* Excerpted text
OPINION: So far, so good. Efforts to re-allocate 57 of Nigeria's marginal oilfields to indigenous players are under way, with foreign and local companies teaming up in the race for the finishing line this autumn.

The gas flare-down initiative looks set to generate annual revenue of $1 billion and feed 2.5 gigawatts of gas-fuelled power into the grid, with help from third parties able to monetise gas in remote locations.

Across the Niger Delta, local players developing Shell-divested acreage say they will step up efforts as soon the Covid-19 pandemic recedes.

Seplat has reduced costs ahead of a major gas drive, Aiteo is restructuring and the Neconde Consortium says industry is champing at the bit, waiting for enactment of reform laws to revive upstream fortunes.

Yet there is reason for unease since Nigeria's 2020 budget halved its crude benchmark to $30 per barrel.

Even before Covid 19, local independents were accounting for 90% of the $8 billion debt owed by oil and gas producers, mostly to local banks.

Looming recession is an issue and graft makes meeting this challenge even harder.

With the Niger Delta Development Commission accused of allowing $215 million to go missing this year alone, auditors are following a billion-dollar paper trail going back two decades, leaving producing regions feeling shortchanged and rekindling militant anger.

* The problem
List every company or consortium named in the opinion piece on Nigeria's oil and gas sector.

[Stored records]
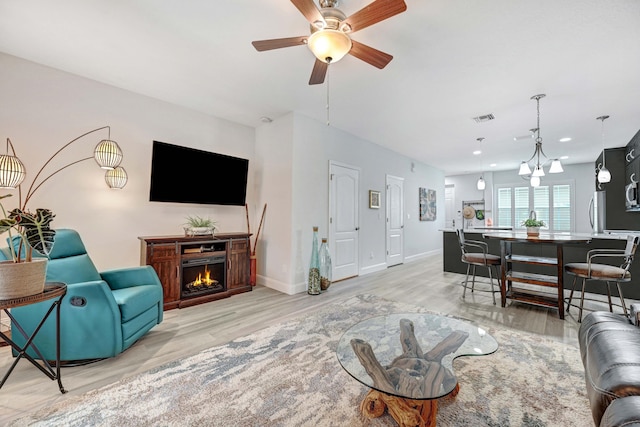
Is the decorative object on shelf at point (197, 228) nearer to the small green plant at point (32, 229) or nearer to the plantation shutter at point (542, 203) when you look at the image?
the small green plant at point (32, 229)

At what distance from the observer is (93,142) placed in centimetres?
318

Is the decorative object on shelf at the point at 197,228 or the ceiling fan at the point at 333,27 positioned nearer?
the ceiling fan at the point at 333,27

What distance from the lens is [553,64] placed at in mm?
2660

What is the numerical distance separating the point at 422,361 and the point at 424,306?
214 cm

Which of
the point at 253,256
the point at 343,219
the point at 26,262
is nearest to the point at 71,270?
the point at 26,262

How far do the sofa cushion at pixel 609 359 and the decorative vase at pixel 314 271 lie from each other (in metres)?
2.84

* * *

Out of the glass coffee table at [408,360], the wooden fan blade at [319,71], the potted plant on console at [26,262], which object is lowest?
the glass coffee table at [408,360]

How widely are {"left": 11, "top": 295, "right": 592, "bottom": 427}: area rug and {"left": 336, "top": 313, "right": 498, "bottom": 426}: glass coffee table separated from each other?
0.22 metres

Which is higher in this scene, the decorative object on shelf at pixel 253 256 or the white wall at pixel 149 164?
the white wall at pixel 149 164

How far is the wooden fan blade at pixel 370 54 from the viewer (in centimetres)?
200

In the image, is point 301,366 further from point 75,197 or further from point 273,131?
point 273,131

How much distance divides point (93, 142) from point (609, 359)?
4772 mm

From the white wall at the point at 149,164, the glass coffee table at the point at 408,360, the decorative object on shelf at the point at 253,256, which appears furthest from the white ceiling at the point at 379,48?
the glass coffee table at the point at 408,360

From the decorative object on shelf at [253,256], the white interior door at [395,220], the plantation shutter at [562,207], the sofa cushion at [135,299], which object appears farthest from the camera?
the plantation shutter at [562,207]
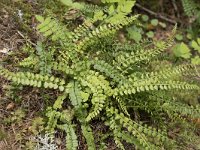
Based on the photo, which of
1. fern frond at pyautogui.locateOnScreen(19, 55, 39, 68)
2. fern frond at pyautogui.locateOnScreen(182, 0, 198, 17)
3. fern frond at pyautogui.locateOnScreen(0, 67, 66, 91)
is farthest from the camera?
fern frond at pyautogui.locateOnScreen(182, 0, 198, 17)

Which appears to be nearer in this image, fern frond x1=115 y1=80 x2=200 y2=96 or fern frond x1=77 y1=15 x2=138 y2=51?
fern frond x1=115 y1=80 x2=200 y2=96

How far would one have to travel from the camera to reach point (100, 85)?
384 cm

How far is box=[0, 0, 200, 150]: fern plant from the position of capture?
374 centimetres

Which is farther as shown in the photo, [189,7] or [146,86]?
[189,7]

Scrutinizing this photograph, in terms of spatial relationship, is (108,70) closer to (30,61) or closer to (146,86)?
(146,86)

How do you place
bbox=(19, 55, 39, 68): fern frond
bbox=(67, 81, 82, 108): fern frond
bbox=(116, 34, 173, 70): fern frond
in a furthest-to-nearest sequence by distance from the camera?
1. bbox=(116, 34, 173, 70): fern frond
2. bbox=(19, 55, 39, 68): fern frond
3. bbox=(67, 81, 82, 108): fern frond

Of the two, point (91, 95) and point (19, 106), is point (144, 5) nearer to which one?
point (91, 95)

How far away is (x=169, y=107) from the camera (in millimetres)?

* Result of this exercise
Shell, Seplat, Aiteo, Neconde Consortium